Records of spatial reasoning questions
=-=-=
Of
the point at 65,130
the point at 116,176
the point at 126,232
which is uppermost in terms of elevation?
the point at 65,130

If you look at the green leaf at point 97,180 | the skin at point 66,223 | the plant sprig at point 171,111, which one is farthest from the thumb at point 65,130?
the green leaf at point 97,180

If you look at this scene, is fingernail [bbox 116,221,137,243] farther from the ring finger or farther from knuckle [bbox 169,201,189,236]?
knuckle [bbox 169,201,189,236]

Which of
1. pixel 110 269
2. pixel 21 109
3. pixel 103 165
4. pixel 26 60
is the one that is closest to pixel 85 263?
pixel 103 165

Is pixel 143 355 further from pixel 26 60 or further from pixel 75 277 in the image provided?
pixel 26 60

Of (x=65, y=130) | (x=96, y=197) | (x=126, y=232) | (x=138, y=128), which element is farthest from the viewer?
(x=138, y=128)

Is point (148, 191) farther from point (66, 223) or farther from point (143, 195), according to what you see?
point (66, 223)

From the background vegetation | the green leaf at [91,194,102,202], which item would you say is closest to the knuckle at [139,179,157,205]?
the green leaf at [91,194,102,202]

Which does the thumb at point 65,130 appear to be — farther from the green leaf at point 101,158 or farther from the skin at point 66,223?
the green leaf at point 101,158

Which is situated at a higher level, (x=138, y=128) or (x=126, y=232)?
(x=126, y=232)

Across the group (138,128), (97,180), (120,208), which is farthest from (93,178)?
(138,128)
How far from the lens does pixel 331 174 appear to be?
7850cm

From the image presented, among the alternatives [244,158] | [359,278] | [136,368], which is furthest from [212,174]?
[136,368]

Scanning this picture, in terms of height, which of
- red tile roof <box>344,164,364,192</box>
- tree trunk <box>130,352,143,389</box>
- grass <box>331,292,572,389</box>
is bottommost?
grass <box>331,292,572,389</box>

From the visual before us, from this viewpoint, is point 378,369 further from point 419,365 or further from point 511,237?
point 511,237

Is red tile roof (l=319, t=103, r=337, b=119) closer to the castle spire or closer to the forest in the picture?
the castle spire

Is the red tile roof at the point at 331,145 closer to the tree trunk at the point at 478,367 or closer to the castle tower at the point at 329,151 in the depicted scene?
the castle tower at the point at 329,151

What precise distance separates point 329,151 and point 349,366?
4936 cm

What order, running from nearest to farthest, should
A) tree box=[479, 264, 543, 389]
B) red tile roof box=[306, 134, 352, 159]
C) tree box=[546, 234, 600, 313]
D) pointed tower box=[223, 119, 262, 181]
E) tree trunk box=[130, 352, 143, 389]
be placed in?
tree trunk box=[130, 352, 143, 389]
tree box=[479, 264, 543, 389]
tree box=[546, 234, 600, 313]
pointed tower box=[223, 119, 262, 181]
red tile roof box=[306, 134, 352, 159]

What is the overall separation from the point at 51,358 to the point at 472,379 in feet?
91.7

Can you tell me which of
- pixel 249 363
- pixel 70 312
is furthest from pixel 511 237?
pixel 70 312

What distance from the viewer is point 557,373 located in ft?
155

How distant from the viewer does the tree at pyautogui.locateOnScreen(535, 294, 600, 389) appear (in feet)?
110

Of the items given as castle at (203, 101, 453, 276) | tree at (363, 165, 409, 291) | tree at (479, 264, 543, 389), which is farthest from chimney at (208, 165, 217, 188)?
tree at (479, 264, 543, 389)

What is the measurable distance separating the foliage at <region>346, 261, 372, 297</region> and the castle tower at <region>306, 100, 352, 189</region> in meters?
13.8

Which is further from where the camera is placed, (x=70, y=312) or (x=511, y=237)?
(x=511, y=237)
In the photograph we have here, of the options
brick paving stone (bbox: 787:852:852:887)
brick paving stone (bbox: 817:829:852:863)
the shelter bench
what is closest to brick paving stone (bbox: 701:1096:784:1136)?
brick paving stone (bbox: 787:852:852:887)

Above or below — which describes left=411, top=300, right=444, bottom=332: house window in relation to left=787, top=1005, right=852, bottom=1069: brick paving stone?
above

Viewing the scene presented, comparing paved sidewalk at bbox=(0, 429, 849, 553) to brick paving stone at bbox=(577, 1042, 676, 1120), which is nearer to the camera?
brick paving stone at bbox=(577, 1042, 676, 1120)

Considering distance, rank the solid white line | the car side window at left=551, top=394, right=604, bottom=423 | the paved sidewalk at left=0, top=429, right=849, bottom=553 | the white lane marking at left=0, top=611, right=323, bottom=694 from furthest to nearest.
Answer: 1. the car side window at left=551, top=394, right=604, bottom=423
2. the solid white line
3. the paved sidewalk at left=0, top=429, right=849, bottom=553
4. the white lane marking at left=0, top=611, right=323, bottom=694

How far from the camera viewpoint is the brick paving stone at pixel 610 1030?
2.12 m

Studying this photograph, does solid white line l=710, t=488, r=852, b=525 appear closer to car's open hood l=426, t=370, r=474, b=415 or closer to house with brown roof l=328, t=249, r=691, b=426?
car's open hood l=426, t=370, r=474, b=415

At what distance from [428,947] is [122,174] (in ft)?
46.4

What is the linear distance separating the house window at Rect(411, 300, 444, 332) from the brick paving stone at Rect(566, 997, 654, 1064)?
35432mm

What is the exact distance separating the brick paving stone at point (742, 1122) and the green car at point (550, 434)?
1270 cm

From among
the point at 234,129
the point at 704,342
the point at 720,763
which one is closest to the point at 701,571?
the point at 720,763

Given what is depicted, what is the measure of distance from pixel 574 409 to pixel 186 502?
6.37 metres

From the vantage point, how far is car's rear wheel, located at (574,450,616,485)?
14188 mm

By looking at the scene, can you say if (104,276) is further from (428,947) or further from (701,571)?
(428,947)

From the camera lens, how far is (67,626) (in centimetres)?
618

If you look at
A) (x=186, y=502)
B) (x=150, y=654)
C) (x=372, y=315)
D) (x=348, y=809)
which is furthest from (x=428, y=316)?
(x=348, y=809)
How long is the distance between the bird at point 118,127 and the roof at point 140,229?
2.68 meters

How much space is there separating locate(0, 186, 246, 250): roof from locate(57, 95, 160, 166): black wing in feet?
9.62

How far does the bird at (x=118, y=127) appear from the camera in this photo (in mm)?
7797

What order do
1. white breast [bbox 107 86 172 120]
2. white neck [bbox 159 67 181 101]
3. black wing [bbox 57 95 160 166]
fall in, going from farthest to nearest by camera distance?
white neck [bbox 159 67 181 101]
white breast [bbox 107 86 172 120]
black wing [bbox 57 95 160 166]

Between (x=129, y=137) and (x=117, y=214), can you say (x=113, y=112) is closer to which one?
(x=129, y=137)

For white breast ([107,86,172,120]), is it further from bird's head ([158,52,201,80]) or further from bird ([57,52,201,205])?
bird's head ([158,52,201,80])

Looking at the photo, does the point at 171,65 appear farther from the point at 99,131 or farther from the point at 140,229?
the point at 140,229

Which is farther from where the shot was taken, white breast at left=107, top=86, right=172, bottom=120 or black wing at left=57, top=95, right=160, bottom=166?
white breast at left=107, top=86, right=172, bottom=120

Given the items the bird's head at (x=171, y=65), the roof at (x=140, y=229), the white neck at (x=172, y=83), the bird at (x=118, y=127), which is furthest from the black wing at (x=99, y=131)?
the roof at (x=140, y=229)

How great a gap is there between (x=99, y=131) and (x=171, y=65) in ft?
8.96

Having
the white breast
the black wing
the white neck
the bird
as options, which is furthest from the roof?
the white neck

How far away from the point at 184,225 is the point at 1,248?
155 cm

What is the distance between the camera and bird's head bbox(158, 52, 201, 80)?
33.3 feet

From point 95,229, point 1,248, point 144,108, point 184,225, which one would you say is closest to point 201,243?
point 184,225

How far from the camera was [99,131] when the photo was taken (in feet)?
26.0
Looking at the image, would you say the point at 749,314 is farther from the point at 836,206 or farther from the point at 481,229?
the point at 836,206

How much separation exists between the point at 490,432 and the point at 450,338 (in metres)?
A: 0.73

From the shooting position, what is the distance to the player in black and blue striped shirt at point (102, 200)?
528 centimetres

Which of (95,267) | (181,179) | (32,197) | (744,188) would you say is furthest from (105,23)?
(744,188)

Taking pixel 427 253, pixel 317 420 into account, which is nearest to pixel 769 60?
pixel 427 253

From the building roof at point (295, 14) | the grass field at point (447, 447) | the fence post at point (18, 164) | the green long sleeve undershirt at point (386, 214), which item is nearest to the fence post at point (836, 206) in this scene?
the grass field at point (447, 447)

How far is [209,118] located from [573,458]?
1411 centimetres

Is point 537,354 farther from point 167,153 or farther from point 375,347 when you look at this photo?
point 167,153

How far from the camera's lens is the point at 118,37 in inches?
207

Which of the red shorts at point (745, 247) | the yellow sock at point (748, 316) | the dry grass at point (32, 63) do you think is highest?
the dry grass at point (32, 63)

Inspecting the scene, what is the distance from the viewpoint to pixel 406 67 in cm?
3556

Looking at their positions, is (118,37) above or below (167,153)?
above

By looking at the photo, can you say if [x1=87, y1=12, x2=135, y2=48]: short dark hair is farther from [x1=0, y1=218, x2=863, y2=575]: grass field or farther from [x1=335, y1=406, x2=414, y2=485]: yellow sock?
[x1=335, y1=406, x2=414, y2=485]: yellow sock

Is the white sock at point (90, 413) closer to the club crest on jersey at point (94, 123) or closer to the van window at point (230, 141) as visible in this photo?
=-=-=
**Task instructions**
Swap "scene" for "image" and write out the stretch of rows from the line containing "Above or below —" through the line containing "2.68 meters". Leave everything else unchanged.

**Response to the exercise**
Above or below — which describes left=411, top=300, right=444, bottom=332: house window in relation to left=787, top=1005, right=852, bottom=1069: brick paving stone?
above

Viewing the image presented, comparing paved sidewalk at bbox=(0, 429, 849, 553) to brick paving stone at bbox=(577, 1042, 676, 1120), which is nearer to the camera?
brick paving stone at bbox=(577, 1042, 676, 1120)

Considering distance, rank the solid white line | the car side window at left=551, top=394, right=604, bottom=423 | the paved sidewalk at left=0, top=429, right=849, bottom=553 | the white lane marking at left=0, top=611, right=323, bottom=694 from furthest to nearest.
Answer: 1. the car side window at left=551, top=394, right=604, bottom=423
2. the solid white line
3. the paved sidewalk at left=0, top=429, right=849, bottom=553
4. the white lane marking at left=0, top=611, right=323, bottom=694

How far from the camera viewpoint is the brick paving stone at pixel 610 1030?
2.12 m

Studying this photograph, does solid white line l=710, t=488, r=852, b=525 appear closer to car's open hood l=426, t=370, r=474, b=415 or closer to house with brown roof l=328, t=249, r=691, b=426?
car's open hood l=426, t=370, r=474, b=415

At what distance from [428,947] is [122,174] (in ft)?
46.4

What is the linear distance separating the house window at Rect(411, 300, 444, 332) from the brick paving stone at Rect(566, 997, 654, 1064)?
35432mm

What is the exact distance separating the brick paving stone at point (742, 1122) and the green car at point (550, 434)?
1270 cm

From among
the point at 234,129
the point at 704,342
the point at 720,763
which one is closest to the point at 701,571?
the point at 720,763

Given what is depicted, what is the measure of distance from pixel 574 409 to pixel 186 502?
6.37 metres

From the vantage point, how far is car's rear wheel, located at (574,450,616,485)?
14188 mm

By looking at the image, can you say if (104,276) is further from (428,947) or further from (701,571)?
(428,947)

From the camera lens, how far is (67,626) (in centimetres)?
618

If you look at
A) (x=186, y=502)
B) (x=150, y=654)
C) (x=372, y=315)
D) (x=348, y=809)
which is furthest from (x=428, y=316)?
(x=348, y=809)
How long is the distance between the bird at point 118,127 and the roof at point 140,229?
2.68 meters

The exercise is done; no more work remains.